Dia mengatakan bahwa investor Taiwan ditantang untuk menangani masalah logistik di Indonesia. “Karakteristik sektor logistik berbeda di kedua negara. Di Taiwan, Anda bisa mendapatkan barang dalam waktu kurang dari satu hari. Di sini, Anda tidak bisa melakukannya karena ada ribuan pulau. ”

Komitmen investor Taiwan sejalan dengan Rencana Pembangunan Jangka Menengah Pemerintah (RPJMN) yang mencakup pembangunan infrastruktur yang berfokus pada logistik dan energi. Pemerintah saat ini sedang mengembangkan 24 pelabuhan baru, 15 bandara, transportasi perkotaan – baik bus rapid transit (BRT) maupun mass rapid transit (MRT), serta pembangunan jalan baru sepanjang 2.650 km dan 1.000 km jalan tol.

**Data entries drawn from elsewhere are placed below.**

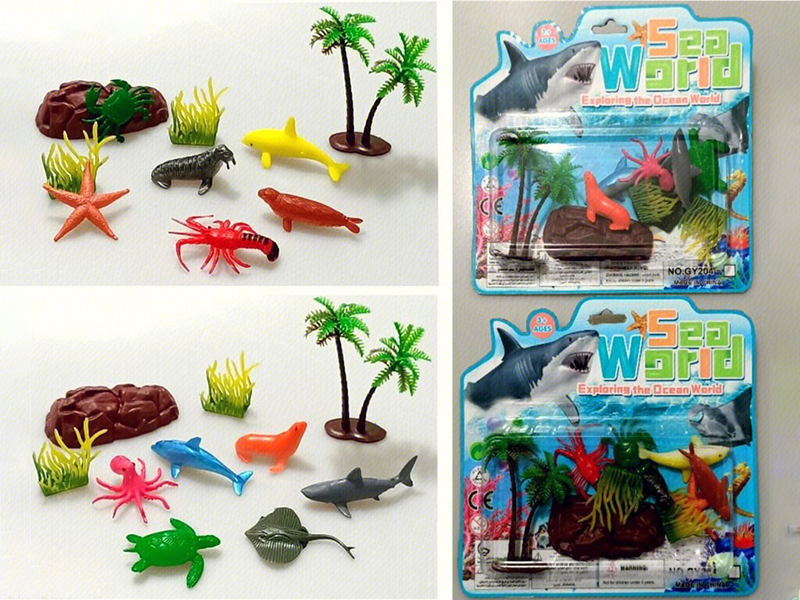 PVC Sea Animals Set 6pcs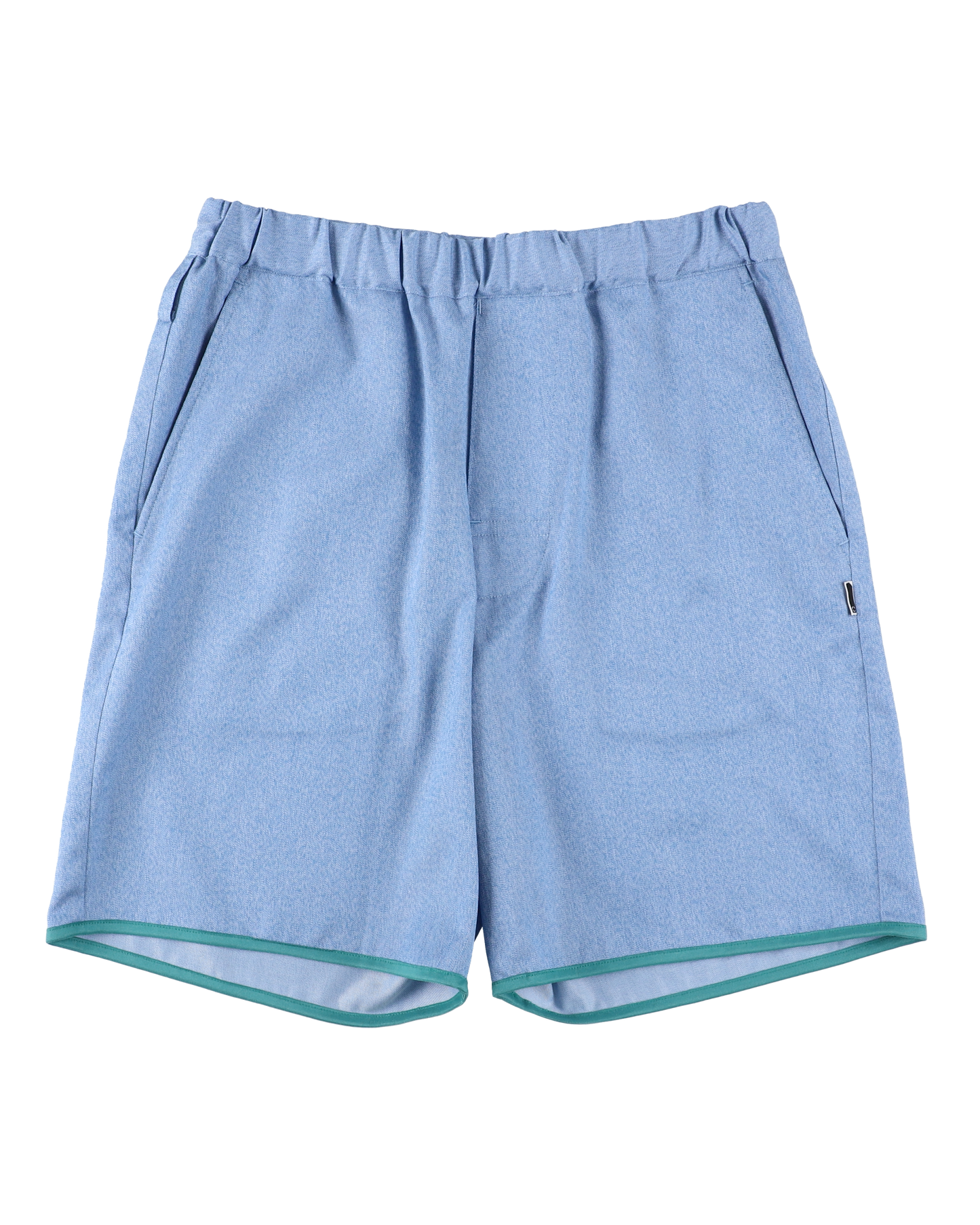PIPE TOP SHORTS BLUE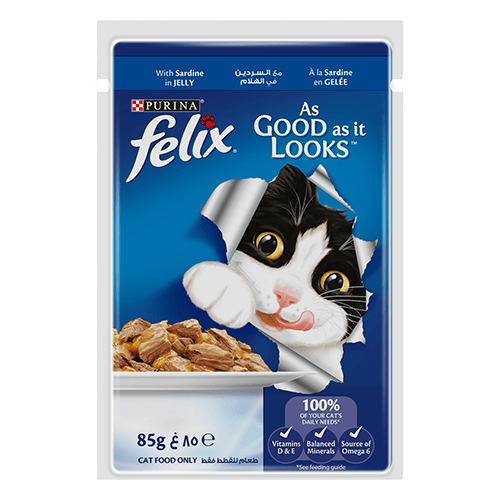 Purina Felix Sardine in Jelly Pack (12x85g)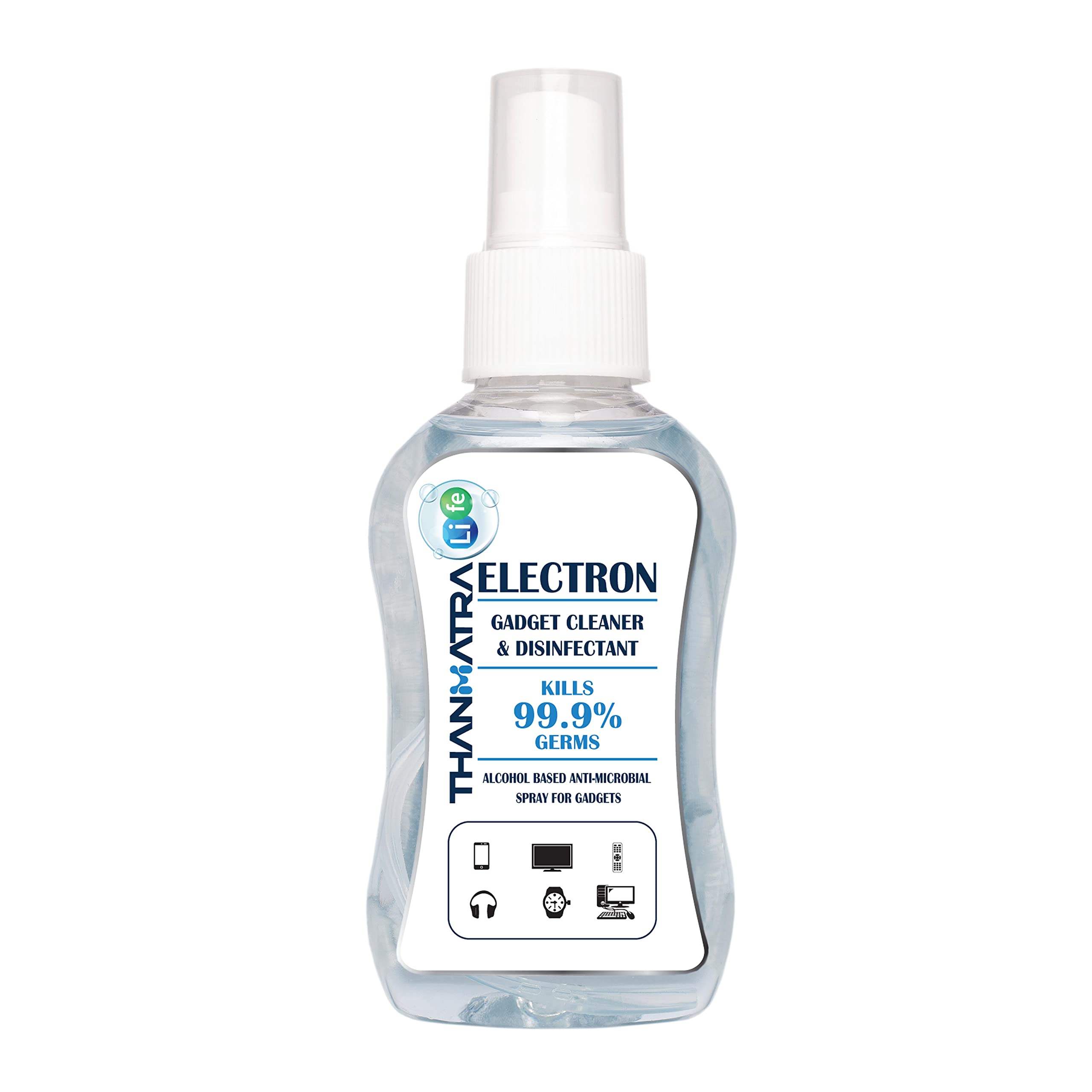Thanmatra Life Electron | Gadget Disinfectant for Instant Protection, Gadget Cleaner Spray | Kills 99.9% Germs | for Multipurpose use (Pack of 1-100 ML) (B09SH6ZYSQ) Amazon Price History, Amazon Price Tracker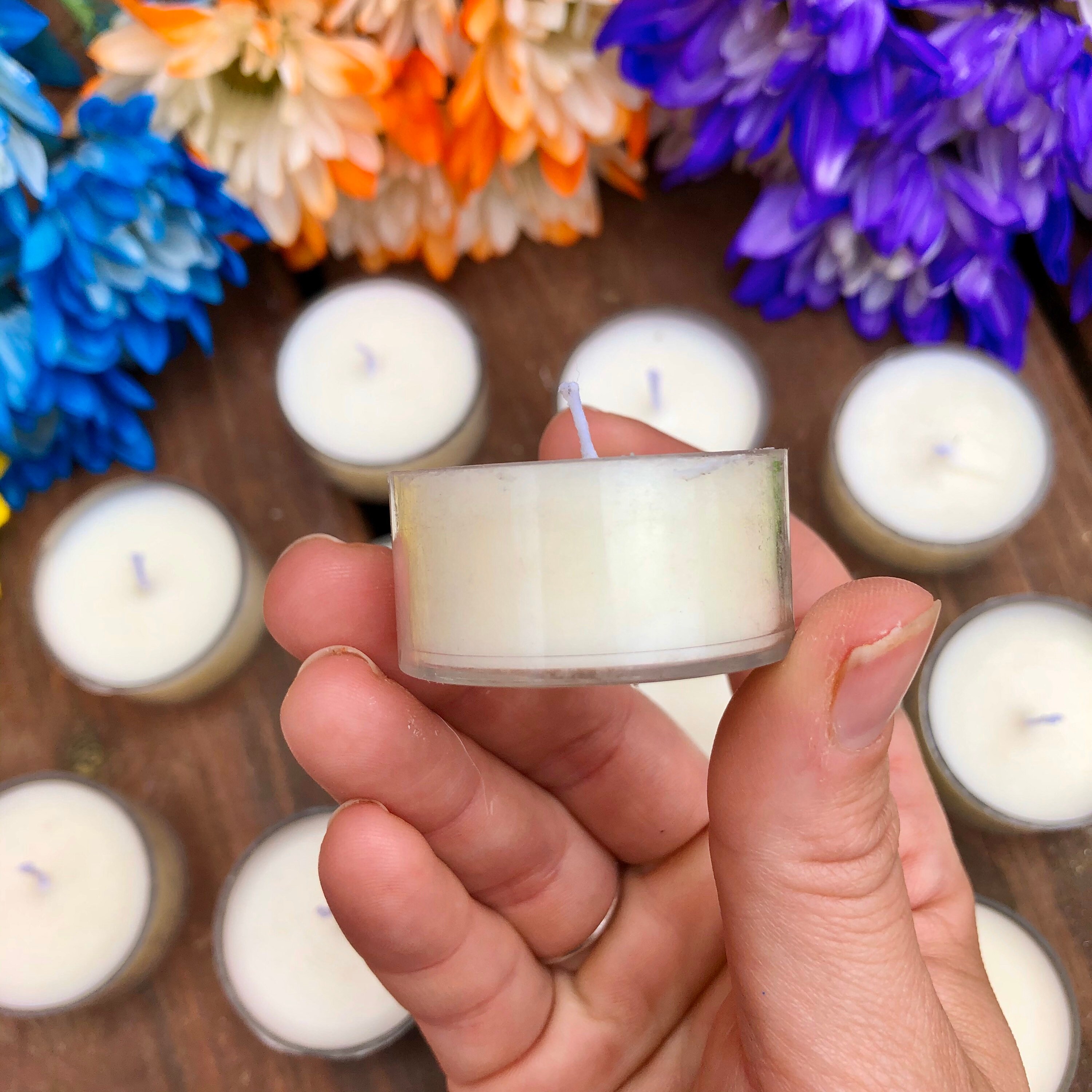 Satya Scented Tea Light Candles Soy Tea Light Candles Etsy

Jack mengatakan bahwa selain infrastruktur, bisnis Taiwan juga tertarik untuk berinvestasi di proyek kelistrikan dan pengembangan zona industri.

Sebelumnya, Badan Koordinasi Penanaman Modal (BKPM) telah mengidentifikasi minat investasi dari Taiwan sebesar US $ 4 miliar atau Rp41,7 triliun untuk petrokimia, baja, dan galangan kapal. Pada kuartal ketiga tahun ini, bisnis Taiwan menginvestasikan US $ 41,3 juta di 99 proyek.

Sepanjang Januari hingga April 2017, kinerja perdagangan Indonesia dengan Taiwan meningkat dengan total ekspor naik 18,62 persen dan ekspor nonmigas sebesar 1,33 persen.